[Saved data entries]
◇ ◇ ◇ ◇ ◇ ◇ ◇

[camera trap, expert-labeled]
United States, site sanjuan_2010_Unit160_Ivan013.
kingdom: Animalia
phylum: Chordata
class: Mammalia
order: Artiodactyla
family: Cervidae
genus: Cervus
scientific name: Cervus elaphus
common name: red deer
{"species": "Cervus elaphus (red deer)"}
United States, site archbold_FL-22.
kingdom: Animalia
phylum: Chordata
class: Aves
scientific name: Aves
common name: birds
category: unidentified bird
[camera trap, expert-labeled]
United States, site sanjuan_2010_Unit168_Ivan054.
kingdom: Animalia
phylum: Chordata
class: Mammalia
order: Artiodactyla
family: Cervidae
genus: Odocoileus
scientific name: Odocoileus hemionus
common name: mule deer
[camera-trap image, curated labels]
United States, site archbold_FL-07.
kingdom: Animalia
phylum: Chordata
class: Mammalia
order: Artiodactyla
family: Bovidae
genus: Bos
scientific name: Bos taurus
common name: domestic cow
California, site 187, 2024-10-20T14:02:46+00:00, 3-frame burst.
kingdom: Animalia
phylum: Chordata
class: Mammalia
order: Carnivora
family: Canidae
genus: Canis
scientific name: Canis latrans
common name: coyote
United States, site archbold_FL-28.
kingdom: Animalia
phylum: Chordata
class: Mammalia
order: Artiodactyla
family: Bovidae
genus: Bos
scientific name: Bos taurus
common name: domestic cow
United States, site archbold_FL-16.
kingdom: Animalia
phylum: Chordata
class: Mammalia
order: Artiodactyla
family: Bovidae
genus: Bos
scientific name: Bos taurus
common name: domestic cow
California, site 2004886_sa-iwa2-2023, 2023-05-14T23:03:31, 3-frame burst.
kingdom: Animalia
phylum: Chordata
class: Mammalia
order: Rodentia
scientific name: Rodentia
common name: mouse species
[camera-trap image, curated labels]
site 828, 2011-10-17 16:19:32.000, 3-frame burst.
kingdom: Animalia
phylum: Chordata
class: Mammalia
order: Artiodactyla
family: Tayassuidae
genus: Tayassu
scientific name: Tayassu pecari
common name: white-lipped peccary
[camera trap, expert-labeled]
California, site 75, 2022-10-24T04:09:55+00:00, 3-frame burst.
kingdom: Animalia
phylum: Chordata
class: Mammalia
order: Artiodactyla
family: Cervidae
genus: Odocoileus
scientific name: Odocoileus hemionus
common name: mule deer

◇ ◇ ◇ ◇ ◇ ◇ ◇

■ **Problem description**
The answer should contain only the lines from the first line of the entries through the line holding "common name: birds", each exactly as written.

■ **Written reply**
[camera trap, expert-labeled]
United States, site sanjuan_2010_Unit160_Ivan013.
kingdom: Animalia
phylum: Chordata
class: Mammalia
order: Artiodactyla
family: Cervidae
genus: Cervus
scientific name: Cervus elaphus
common name: red deer
{"species": "Cervus elaphus (red deer)"}
United States, site archbold_FL-22.
kingdom: Animalia
phylum: Chordata
class: Aves
scientific name: Aves
common name: birds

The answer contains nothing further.